Forecasting International Migration in Europe: A Bayesian View

Author: Jakub Bijak

Publisher: Springer Science & Business Media

ISBN: 9789048188970

Category: Social Science

Page: 316

View: 3356

International migration is becoming an increasingly important element of contemporary demographic dynamics and yet, due to its high volatility, it remains the most unpredictable element of population change. In Europe, population forecasting is especially difficult because good-quality data on migration are lacking. There is a clear need for reliable methods of predicting migration since population forecasts are indispensable for rational decision making in many areas, including labour markets, social security or spatial planning and organisation. In addressing these issues, this book adopts a Bayesian statistical perspective, which allows for a formal incorporation of expert judgement, while describing uncertainty in a coherent and explicit manner. No prior knowledge of Bayesian statistics is assumed. The outcomes are discussed from the point of view of forecast users (decision makers), with the aim to show the relevance and usefulness of the presented methods in practical applications.

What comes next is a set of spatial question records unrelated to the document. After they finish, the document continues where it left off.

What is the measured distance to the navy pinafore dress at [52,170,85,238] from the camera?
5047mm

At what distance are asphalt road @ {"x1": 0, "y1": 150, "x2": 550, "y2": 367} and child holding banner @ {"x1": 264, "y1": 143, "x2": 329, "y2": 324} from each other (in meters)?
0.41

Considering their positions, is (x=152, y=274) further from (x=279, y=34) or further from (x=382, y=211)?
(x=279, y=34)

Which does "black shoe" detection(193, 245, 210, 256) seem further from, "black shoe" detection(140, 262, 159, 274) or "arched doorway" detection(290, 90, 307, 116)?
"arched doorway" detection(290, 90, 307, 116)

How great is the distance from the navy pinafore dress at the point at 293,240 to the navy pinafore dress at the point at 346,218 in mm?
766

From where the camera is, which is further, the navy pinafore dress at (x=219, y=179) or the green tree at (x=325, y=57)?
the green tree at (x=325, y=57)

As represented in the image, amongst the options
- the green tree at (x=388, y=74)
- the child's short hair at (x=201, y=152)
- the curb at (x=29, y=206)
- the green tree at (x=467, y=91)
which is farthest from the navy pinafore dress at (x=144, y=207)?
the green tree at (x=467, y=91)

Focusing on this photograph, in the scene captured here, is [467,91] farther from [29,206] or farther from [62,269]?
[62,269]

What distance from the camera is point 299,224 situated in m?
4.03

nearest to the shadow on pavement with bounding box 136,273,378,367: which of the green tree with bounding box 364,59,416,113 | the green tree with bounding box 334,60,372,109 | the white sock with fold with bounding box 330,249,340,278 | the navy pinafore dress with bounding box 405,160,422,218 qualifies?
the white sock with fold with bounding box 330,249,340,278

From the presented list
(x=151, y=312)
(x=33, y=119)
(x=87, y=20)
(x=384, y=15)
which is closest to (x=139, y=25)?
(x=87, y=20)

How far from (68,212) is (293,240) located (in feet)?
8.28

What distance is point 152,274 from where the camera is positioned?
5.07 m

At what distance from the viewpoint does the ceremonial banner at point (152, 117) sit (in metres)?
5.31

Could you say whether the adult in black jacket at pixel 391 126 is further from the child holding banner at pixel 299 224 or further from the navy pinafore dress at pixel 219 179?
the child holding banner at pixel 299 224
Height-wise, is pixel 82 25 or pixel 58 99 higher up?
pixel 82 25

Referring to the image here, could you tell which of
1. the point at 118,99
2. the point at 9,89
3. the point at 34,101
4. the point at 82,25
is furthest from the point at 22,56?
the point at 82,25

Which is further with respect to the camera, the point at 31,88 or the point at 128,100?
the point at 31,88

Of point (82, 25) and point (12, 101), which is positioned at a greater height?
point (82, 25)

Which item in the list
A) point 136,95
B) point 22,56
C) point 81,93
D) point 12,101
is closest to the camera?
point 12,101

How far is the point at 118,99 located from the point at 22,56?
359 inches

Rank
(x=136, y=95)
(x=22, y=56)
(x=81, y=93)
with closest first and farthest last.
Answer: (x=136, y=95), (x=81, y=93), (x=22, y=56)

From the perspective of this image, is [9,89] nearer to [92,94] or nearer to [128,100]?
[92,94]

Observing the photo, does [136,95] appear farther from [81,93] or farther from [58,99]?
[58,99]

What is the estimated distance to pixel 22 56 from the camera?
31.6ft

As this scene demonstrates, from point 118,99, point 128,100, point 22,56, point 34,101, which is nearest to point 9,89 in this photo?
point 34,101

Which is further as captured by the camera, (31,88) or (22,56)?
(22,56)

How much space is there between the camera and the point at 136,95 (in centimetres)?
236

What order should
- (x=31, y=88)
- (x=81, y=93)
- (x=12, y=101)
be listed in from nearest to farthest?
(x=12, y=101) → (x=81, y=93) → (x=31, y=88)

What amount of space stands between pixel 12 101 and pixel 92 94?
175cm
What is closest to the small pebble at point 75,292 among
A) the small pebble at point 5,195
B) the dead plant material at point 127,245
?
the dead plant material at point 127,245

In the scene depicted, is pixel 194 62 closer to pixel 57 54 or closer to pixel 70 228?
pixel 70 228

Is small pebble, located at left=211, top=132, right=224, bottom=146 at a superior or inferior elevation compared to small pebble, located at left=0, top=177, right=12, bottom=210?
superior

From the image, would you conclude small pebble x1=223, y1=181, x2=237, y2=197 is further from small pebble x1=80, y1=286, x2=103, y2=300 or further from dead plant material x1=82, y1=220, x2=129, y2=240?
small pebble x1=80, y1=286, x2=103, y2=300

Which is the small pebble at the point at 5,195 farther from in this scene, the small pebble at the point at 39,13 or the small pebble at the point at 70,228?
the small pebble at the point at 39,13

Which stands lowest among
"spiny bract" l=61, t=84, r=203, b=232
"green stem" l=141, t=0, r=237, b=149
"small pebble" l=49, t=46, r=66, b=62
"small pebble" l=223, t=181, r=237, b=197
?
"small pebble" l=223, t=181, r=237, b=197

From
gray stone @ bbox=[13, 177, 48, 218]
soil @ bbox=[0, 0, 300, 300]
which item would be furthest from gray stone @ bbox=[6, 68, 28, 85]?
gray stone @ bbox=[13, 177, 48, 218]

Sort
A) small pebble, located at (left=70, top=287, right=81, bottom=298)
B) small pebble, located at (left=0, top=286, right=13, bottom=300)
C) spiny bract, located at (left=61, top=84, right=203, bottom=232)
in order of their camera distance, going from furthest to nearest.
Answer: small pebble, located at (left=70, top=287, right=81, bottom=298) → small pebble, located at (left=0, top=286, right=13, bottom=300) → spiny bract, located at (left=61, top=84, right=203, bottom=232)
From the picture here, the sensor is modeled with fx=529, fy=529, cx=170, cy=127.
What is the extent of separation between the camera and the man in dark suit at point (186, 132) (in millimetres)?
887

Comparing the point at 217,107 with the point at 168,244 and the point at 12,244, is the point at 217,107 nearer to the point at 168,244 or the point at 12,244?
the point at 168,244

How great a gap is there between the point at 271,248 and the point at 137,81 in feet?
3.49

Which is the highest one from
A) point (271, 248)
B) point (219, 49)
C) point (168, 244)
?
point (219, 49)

Die Berechnung der Zukunft

Warum die meisten Prognosen falsch sind und manche trotzdem zutreffen - Der New York Times Bestseller

Author: Nate Silver

Publisher: Heyne Verlag

ISBN: 3641112702

Category: Business & Economics

Page: 656

View: 4926

Zuverlässige Vorhersagen sind doch möglich! Nate Silver ist der heimliche Gewinner der amerikanischen Präsidentschaftswahlen 2012: ein begnadeter Statistiker, als »Prognose-Popstar« und »Wundernerd« weltberühmt geworden. Er hat die Wahlergebnisse aller 50 amerikanischen Bundesstaaten absolut exakt vorausgesagt – doch damit nicht genug: Jetzt zeigt Nate Silver, wie seine Prognosen in Zukunft Terroranschläge, Umweltkatastrophen und Finanzkrisen verhindern sollen. Gelingt ihm die Abschaffung des Zufalls? Warum werden Wettervorhersagen immer besser, während die Terrorattacken vom 11.09.2001 niemand kommen sah? Warum erkennen Ökonomen eine globale Finanzkrise nicht einmal dann, wenn diese bereits begonnen hat? Das Problem ist nicht der Mangel an Informationen, sondern dass wir die verfügbaren Daten nicht richtig deuten. Zuverlässige Prognosen aber würden uns helfen, Zufälle und Ungewissheiten abzuwehren und unser Schicksal selbst zu bestimmen. Nate Silver zeigt, dass und wie das geht. Erstmals wendet er seine Wahrscheinlichkeitsrechnung nicht nur auf Wahlprognosen an, sondern auf die großen Probleme unserer Zeit: die Finanzmärkte, Ratingagenturen, Epidemien, Erdbeben, den Klimawandel, den Terrorismus. In all diesen Fällen gibt es zahlreiche Prognosen von Experten, die er überprüft – und erklärt, warum sie meist falsch sind. Gleichzeitig schildert er, wie es gelingen kann, im Rauschen der Daten die wesentlichen Informationen herauszufiltern. Ein unterhaltsamer und spannender Augenöffner!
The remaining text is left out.